Without ASML, the world’s only producer of manufacturing equipment for cutting-edge semiconductors, the AI boom can't happen. That’s how Dutch giant ASML’s former CEO put it to Bloomberg News in January. Normally, one can dismiss such comments from a chief executive as hyperbolic marketing speak. But in ASML’s case, they might be right.
This spring, the company elevated Christophe Fouquet, its former chief business officer to the chief executive position. Fouquet is now responsible for overseeing how ASML responds to the growing demand for semiconductors. It is the only company in the world that builds the machines needed to produce the AI chips designed by heavyweights such as Nvidia.
Its machines, which cost up to $380 million each, are used by semiconductor manufacturers like Taiwan’s TSMC to etch unfathomably small patterns—measured in single-digit nano-meters—in pieces of silicon. Achieving this level of precision involves hitting tiny droplets of molten tin with lasers to emit extreme ultraviolet light, in a technique known as EUV lithography.

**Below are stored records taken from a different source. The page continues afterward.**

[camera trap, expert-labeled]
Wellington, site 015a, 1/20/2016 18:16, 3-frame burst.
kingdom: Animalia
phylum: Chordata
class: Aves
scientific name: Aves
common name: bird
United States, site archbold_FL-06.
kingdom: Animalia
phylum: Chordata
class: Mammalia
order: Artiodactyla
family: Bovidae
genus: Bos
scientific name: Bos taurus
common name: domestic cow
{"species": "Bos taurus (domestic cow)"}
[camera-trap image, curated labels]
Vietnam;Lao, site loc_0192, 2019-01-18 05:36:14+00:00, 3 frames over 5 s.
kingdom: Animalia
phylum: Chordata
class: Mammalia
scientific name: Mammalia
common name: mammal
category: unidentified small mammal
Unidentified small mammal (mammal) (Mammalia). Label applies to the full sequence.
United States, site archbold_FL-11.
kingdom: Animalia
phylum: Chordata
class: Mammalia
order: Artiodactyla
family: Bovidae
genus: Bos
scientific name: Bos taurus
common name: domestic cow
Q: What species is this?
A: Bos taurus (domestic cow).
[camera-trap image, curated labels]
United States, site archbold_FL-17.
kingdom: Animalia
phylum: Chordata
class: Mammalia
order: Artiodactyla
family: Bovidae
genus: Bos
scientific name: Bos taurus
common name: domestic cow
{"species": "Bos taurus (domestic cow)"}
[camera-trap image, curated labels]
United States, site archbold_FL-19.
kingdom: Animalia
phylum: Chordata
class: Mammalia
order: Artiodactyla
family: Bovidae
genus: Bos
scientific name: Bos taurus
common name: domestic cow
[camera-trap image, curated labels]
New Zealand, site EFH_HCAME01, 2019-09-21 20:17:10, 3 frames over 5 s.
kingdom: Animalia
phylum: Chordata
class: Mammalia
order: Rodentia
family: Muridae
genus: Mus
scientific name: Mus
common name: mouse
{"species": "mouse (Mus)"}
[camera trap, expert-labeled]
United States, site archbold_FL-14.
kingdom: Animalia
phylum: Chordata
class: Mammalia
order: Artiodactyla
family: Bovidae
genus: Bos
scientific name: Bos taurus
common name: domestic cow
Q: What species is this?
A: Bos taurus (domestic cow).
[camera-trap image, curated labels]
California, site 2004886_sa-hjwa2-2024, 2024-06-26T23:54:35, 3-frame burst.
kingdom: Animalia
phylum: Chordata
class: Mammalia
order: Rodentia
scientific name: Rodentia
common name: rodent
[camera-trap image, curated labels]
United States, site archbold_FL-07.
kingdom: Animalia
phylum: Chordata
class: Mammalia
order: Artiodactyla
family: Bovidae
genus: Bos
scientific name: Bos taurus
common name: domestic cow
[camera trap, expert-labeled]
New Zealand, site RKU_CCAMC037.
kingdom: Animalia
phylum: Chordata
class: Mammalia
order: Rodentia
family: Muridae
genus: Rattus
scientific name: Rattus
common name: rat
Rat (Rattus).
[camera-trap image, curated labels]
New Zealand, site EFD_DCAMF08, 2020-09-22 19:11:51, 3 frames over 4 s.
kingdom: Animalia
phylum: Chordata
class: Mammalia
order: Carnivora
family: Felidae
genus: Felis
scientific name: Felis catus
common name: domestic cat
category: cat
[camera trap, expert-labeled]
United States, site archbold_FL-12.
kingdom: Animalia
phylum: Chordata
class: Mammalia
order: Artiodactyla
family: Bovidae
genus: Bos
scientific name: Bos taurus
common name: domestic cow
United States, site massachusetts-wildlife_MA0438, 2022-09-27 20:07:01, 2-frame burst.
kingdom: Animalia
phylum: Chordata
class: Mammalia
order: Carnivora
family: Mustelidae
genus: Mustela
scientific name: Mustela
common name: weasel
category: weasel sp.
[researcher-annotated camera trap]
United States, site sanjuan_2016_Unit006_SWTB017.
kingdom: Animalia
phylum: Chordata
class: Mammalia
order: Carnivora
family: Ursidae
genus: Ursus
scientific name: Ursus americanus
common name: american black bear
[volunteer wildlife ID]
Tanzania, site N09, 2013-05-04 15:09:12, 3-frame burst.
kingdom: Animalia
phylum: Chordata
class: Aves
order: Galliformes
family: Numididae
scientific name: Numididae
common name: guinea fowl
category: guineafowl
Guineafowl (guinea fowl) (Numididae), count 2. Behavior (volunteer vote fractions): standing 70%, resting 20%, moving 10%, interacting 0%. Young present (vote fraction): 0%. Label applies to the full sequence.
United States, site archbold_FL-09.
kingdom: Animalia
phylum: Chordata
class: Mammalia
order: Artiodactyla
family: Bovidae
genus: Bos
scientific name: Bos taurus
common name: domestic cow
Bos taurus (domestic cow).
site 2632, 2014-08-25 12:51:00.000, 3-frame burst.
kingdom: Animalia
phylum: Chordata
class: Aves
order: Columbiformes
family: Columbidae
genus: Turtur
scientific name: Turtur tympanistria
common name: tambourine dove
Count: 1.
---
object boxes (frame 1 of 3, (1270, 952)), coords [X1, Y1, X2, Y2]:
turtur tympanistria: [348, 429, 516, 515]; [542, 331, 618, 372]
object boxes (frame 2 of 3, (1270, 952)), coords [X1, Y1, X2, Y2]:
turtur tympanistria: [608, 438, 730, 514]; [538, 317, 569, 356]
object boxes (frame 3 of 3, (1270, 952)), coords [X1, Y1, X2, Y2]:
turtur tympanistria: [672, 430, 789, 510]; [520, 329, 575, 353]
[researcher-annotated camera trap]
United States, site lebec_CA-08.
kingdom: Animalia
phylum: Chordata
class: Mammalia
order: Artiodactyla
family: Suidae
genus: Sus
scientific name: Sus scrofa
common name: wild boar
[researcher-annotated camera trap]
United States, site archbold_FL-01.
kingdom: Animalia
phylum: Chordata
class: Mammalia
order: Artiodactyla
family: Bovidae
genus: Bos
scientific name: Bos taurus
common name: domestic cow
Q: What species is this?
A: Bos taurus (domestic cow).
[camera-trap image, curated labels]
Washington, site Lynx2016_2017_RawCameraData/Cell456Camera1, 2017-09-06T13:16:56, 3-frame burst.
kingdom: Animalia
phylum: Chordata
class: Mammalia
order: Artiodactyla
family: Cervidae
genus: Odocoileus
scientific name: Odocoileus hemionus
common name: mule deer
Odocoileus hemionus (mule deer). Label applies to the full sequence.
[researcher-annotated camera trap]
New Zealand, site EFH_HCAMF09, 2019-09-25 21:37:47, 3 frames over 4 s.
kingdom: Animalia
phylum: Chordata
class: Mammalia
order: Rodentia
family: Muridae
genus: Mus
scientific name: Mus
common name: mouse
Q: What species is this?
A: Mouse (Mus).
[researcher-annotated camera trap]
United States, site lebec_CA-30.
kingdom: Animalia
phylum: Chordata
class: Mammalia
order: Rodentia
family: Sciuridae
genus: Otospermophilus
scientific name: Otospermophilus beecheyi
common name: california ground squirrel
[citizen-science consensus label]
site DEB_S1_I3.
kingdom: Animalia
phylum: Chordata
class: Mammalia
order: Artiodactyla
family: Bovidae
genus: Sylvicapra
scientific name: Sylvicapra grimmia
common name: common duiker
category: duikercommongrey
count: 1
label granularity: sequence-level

Fouquet also has to navigate the company as it finds itself caught amidst growing U.S.-China tensions. Washington-led export restrictions imposed in January, aimed at curbing China’s access to advanced semiconductors, are expected to reduce the company’s sales in the country by 15%, and the Biden administration is considering tighter controls. Fouquet has previously stated he believes decoupling the global semiconductor supply chain would be “incredibly expensive” if not impossible. He’s also warned that cutting off China may only push the country to develop its own ASML-alternative.